> WORK TASK: Word for word, transcribe the data below from the line with "common name: warthog" to the line with "scientific name: Trichosurus vulpecula", keeping both of those lines.

------------------------------------

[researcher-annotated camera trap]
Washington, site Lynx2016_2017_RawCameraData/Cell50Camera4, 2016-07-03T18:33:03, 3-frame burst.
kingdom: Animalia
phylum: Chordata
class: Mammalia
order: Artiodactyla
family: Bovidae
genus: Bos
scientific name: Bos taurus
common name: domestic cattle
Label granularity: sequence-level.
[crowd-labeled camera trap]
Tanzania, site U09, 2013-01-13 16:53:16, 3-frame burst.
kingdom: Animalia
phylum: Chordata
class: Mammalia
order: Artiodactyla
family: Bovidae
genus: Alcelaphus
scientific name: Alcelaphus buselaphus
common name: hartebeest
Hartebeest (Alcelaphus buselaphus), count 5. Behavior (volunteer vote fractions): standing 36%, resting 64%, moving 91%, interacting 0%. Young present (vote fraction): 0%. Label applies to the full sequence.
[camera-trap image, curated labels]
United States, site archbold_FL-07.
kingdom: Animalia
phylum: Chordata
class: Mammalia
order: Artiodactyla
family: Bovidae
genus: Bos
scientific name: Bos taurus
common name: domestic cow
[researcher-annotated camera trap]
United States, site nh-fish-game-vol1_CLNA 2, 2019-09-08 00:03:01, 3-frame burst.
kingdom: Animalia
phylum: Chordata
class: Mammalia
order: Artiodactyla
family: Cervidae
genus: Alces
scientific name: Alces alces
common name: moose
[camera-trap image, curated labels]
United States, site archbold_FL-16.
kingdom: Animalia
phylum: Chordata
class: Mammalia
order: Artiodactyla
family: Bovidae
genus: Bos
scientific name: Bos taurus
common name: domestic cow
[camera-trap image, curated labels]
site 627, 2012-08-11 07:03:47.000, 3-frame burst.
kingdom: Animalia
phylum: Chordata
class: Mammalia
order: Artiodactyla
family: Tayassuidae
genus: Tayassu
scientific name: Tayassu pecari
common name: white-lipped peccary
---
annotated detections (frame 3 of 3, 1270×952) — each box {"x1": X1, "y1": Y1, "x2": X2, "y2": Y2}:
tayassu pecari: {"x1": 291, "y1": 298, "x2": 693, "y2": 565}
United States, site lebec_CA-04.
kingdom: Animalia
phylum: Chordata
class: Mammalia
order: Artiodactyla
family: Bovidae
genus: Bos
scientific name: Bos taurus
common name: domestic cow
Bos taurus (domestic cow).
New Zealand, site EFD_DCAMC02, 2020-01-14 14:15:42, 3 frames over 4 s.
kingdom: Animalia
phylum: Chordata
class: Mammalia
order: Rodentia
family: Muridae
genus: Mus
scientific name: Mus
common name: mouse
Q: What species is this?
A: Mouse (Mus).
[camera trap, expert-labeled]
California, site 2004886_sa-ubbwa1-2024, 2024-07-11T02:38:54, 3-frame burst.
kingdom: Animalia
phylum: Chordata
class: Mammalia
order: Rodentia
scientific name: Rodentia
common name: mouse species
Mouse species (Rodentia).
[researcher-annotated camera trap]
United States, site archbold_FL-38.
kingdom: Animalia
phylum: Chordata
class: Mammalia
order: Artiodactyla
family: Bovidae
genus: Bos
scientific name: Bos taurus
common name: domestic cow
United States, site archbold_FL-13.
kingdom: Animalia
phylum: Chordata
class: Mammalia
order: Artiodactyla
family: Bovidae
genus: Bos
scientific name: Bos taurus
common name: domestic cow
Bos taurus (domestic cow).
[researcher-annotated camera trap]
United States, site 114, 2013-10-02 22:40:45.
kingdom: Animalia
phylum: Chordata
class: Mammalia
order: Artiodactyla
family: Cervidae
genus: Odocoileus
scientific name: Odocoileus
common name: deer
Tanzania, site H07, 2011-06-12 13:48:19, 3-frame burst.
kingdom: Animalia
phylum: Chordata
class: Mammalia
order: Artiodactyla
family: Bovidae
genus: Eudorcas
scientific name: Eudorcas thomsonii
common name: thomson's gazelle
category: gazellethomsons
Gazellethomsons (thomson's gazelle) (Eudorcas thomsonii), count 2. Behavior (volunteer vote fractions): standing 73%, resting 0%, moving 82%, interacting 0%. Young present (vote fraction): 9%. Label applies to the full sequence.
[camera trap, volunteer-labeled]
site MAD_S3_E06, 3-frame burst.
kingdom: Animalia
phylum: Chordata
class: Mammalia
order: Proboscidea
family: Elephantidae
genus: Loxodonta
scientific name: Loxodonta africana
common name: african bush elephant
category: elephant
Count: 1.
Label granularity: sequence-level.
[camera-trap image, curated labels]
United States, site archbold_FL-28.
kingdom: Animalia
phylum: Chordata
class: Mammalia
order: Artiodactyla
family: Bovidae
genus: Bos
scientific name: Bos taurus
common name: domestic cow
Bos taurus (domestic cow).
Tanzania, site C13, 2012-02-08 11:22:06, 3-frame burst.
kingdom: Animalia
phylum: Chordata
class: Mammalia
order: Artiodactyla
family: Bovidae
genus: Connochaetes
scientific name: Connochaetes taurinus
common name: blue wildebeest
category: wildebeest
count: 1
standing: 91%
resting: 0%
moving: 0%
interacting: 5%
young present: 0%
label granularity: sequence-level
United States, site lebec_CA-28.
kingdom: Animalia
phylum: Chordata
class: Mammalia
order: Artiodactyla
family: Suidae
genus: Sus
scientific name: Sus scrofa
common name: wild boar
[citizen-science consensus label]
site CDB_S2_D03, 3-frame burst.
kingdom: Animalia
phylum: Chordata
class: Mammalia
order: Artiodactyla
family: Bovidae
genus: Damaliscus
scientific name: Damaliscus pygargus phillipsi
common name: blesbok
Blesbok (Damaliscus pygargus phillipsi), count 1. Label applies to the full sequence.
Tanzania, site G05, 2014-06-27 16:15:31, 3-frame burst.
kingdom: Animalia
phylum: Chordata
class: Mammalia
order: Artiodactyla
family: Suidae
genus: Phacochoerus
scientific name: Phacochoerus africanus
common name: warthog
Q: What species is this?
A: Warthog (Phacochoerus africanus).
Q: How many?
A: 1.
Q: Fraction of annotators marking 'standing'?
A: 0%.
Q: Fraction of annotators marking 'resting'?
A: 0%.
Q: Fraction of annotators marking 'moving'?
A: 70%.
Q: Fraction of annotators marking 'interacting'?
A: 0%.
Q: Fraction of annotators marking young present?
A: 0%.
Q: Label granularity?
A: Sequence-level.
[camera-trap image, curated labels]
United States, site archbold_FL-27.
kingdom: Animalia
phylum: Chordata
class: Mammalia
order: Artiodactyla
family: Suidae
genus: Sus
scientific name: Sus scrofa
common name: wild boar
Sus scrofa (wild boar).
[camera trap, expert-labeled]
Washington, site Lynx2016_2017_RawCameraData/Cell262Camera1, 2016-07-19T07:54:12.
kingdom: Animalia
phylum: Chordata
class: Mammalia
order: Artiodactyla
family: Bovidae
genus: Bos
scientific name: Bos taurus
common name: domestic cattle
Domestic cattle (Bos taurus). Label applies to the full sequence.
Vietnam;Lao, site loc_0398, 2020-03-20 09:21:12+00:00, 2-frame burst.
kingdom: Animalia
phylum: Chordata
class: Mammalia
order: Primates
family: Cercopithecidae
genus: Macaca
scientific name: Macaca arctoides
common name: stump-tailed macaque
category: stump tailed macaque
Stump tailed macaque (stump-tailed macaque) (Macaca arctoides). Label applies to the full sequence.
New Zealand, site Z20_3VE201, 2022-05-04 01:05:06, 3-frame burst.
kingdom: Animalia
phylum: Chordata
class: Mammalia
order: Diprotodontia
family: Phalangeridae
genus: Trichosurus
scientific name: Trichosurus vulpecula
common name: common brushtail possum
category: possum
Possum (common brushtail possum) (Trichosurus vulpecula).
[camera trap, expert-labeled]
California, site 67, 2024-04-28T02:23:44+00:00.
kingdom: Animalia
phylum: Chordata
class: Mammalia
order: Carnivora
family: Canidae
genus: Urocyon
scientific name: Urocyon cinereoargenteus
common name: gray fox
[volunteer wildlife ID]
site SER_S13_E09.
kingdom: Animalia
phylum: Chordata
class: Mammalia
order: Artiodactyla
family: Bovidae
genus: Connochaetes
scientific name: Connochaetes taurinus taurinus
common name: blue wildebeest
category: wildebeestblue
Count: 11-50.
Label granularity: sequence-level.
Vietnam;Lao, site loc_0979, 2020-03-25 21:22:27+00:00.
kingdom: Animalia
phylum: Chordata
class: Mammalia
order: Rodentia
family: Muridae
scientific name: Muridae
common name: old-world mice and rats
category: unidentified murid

------------------------------------

> RESULT:
common name: warthog
Q: What species is this?
A: Warthog (Phacochoerus africanus).
Q: How many?
A: 1.
Q: Fraction of annotators marking 'standing'?
A: 0%.
Q: Fraction of annotators marking 'resting'?
A: 0%.
Q: Fraction of annotators marking 'moving'?
A: 70%.
Q: Fraction of annotators marking 'interacting'?
A: 0%.
Q: Fraction of annotators marking young present?
A: 0%.
Q: Label granularity?
A: Sequence-level.
[camera-trap image, curated labels]
United States, site archbold_FL-27.
kingdom: Animalia
phylum: Chordata
class: Mammalia
order: Artiodactyla
family: Suidae
genus: Sus
scientific name: Sus scrofa
common name: wild boar
Sus scrofa (wild boar).
[camera trap, expert-labeled]
Washington, site Lynx2016_2017_RawCameraData/Cell262Camera1, 2016-07-19T07:54:12.
kingdom: Animalia
phylum: Chordata
class: Mammalia
order: Artiodactyla
family: Bovidae
genus: Bos
scientific name: Bos taurus
common name: domestic cattle
Domestic cattle (Bos taurus). Label applies to the full sequence.
Vietnam;Lao, site loc_0398, 2020-03-20 09:21:12+00:00, 2-frame burst.
kingdom: Animalia
phylum: Chordata
class: Mammalia
order: Primates
family: Cercopithecidae
genus: Macaca
scientific name: Macaca arctoides
common name: stump-tailed macaque
category: stump tailed macaque
Stump tailed macaque (stump-tailed macaque) (Macaca arctoides). Label applies to the full sequence.
New Zealand, site Z20_3VE201, 2022-05-04 01:05:06, 3-frame burst.
kingdom: Animalia
phylum: Chordata
class: Mammalia
order: Diprotodontia
family: Phalangeridae
genus: Trichosurus
scientific name: Trichosurus vulpecula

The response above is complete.